やること ▸
佐世保玉屋についての文章の「131年の歴史がある百貨店・玉屋、現店舗は105年」から「ニューアルをおこなっていた。」までを、一字も変えずに書き写してください。

課題の文章 ▸

◇ ◇ ◇ ◇ ◇

長崎県佐世保市にある小型百貨店「佐世保玉屋」が、2025年6月30日の閉店を撤退した。
現在はコンビニ程度の店舗面積とみられるが、そのまま営業を継続するとしている。
佐世保玉屋。(2024年7月)
131年の歴史がある百貨店・玉屋、現店舗は105年
佐世保玉屋は1894年に佐賀県小城市牛津町を発祥とする卸問屋「⽥中丸善蔵商店佐世保出張所」として開業。1905年に「田中丸呉服店佐世保支店」に改称、1920年に現在地に建物を新築してグループ初となる百貨店「玉屋」に業態転換、1941年の分社化を機に現在の「佐世保玉屋」となった。
佐世保玉屋・ここまでの経緯はこちら。
佐世保玉屋、最近は1階の一部のみ営業だった
佐世保玉屋は建物が老朽化しており耐震性が不足しているとみられるため、佐世保市から何らかの対応を行うように求められていた。
そのため、将来の建て替えを目標としつつ売場を縮小。2023年12月より1階食品館の大部分を穴吹系の地場スーパー「ジョイフルサン」の運営へと転換し、改装リニューアルをおこなっていた。

◇ ◇ ◇ ◇ ◇

データ ▸

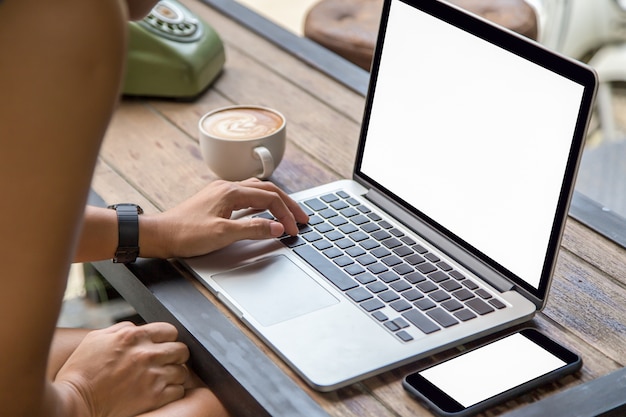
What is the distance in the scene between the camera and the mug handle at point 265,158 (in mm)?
1283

◇ ◇ ◇ ◇ ◇

答えは下に ▸
131年の歴史がある百貨店・玉屋、現店舗は105年
佐世保玉屋は1894年に佐賀県小城市牛津町を発祥とする卸問屋「⽥中丸善蔵商店佐世保出張所」として開業。1905年に「田中丸呉服店佐世保支店」に改称、1920年に現在地に建物を新築してグループ初となる百貨店「玉屋」に業態転換、1941年の分社化を機に現在の「佐世保玉屋」となった。
佐世保玉屋・ここまでの経緯はこちら。
佐世保玉屋、最近は1階の一部のみ営業だった
佐世保玉屋は建物が老朽化しており耐震性が不足しているとみられるため、佐世保市から何らかの対応を行うように求められていた。
そのため、将来の建て替えを目標としつつ売場を縮小。2023年12月より1階食品館の大部分を穴吹系の地場スーパー「ジョイフルサン」の運営へと転換し、改装リニューアルをおこなっていた。